Sports and Youth Minister Khairy Jamaluddin has defended Defence Minister Ahmad Zahid Hamidi's call for critics of the 13th general election to leave the country as the latter's personal opinion.
"It is his personal opinion. It does not reflect the government's position," said Khairy during a press conference at his ministry today.
The newly minted minister said Zahid's statement should be seen in context of the whole article, that he said was trying to explain that the country's electoral system that justifies BN forming government without a popular majority.
"He was trying to put across that we have a certain system in the country, first past the post.
"We don't have a direct democracy. We don't have a system where whoever wins the popular vote can form the government.
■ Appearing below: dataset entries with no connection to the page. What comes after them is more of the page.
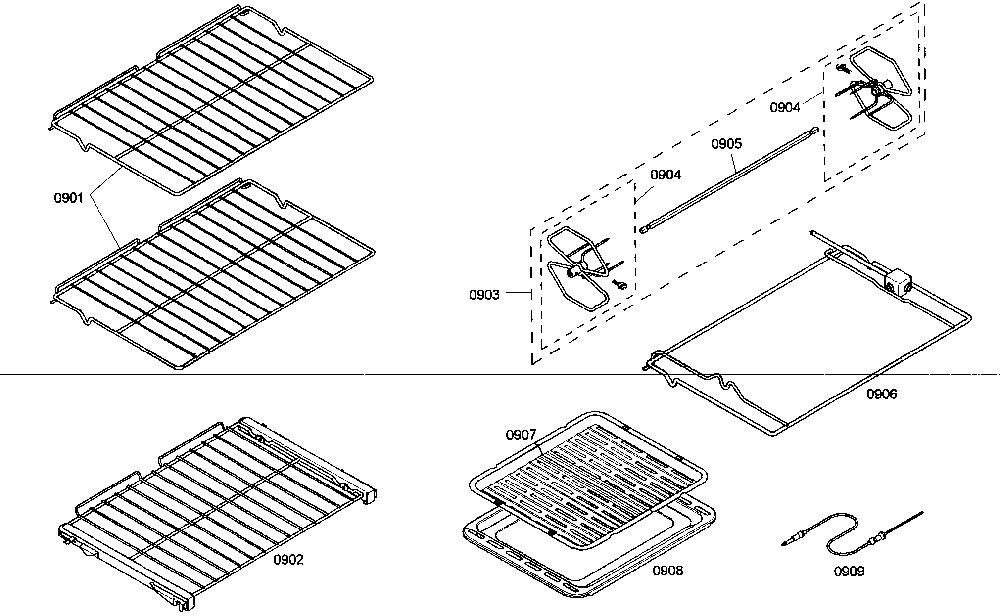 0901

0904

0905

0904

0903

0906

0907

0902

0908

0909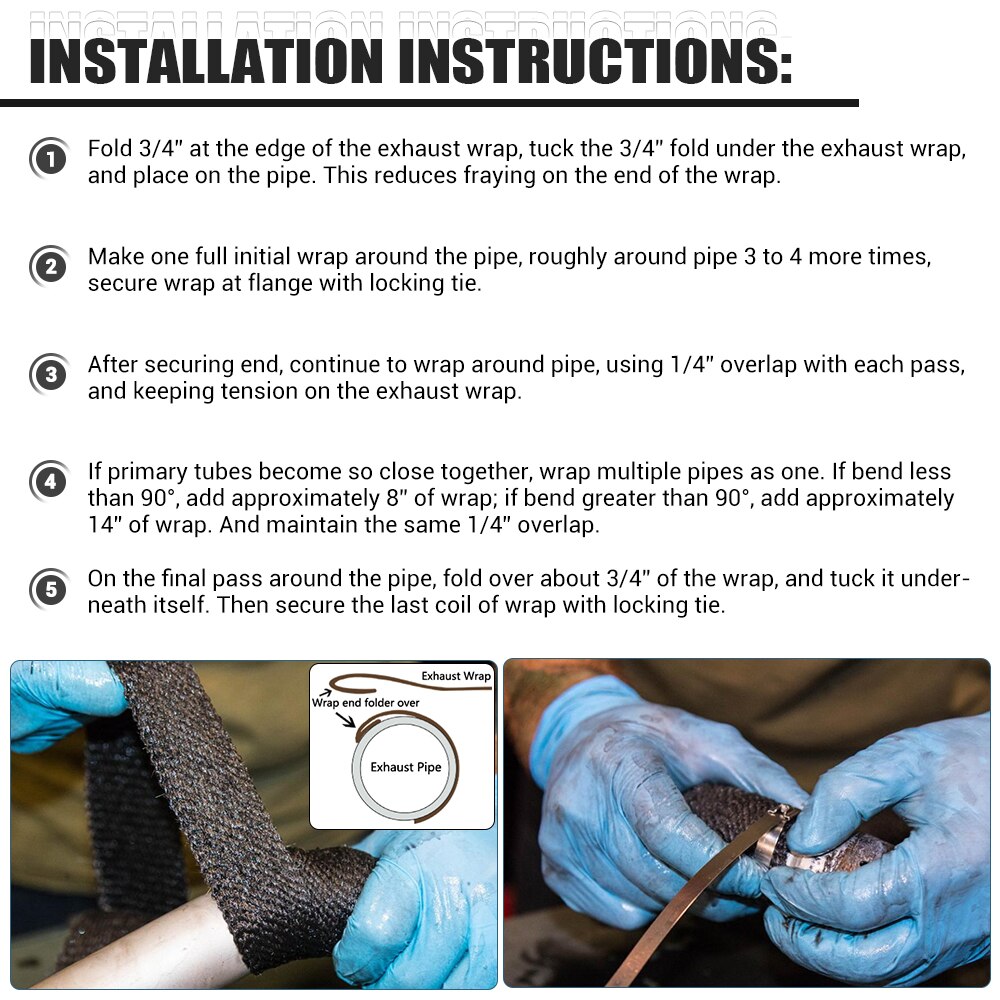 INSTALLATION INSTRUCTIONS:

1 Fold 3/4" at the edge of the exhaust wrap, tuck the 3/4" fold under the exhaust wrap, and place on the pipe. This reduces fraying on the end of the wrap.

2 Make one full initial wrap around the pipe, roughly around pipe 3 to 4 more times, secure wrap at flange with locking tie.

3 After securing end, continue to wrap around pipe, using 1/4" overlap with each pass, and keeping tension on the exhaust wrap.

4 If primary tubes become so close together, wrap multiple pipes as one. If bend less than 90°, add approximately 8" of wrap; if bend greater than 90°, add approximately 14" of wrap. And maintain the same 1/4" overlap.

5 On the final pass around the pipe, fold over about 3/4" of the wrap, and tuck it underneath itself. Then secure the last coil of wrap with locking tie.

Exhaust Wrap
Wrap end folder over
Exhaust Pipe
"We have a system of people's representatives in a parliamentary democracy. So with this sytem, I hope everyone will accept the results (of the elections)," he said.
Zahid in a commentary piece published in Umno-owned Utusan Malaysia yesterday those not satisfied with the country's electoral system should "migrate elsewhere".
He was defending critics of the May 5 general election as being allegedly ridden in fraud, and the situation where BN formed government with a 48.22 percent of the popular vote.
Critics have attributed this curious development to gerrymandering and malapportionment of electoral boundaries and constituencies to favour the ruling party.
'Don't take revenge'
Meanwhile commenting on Prime Minister Najib Razak's comment about a " national reconciliation process " in light of what he called a "Chinese tsunami" that allegedly caused BN's poor election showing, Khairy said revenge should not be on the agenda.
"There are those who voted for us, and those who did not.
"We were chosen to be the government. As leaders, we should undertake our responsibilities without any prejudice, and act in a fair and equitable manner," he said.
He added that if the opposition was unhappy with the election results, they should take the matter to court rather than to the streets.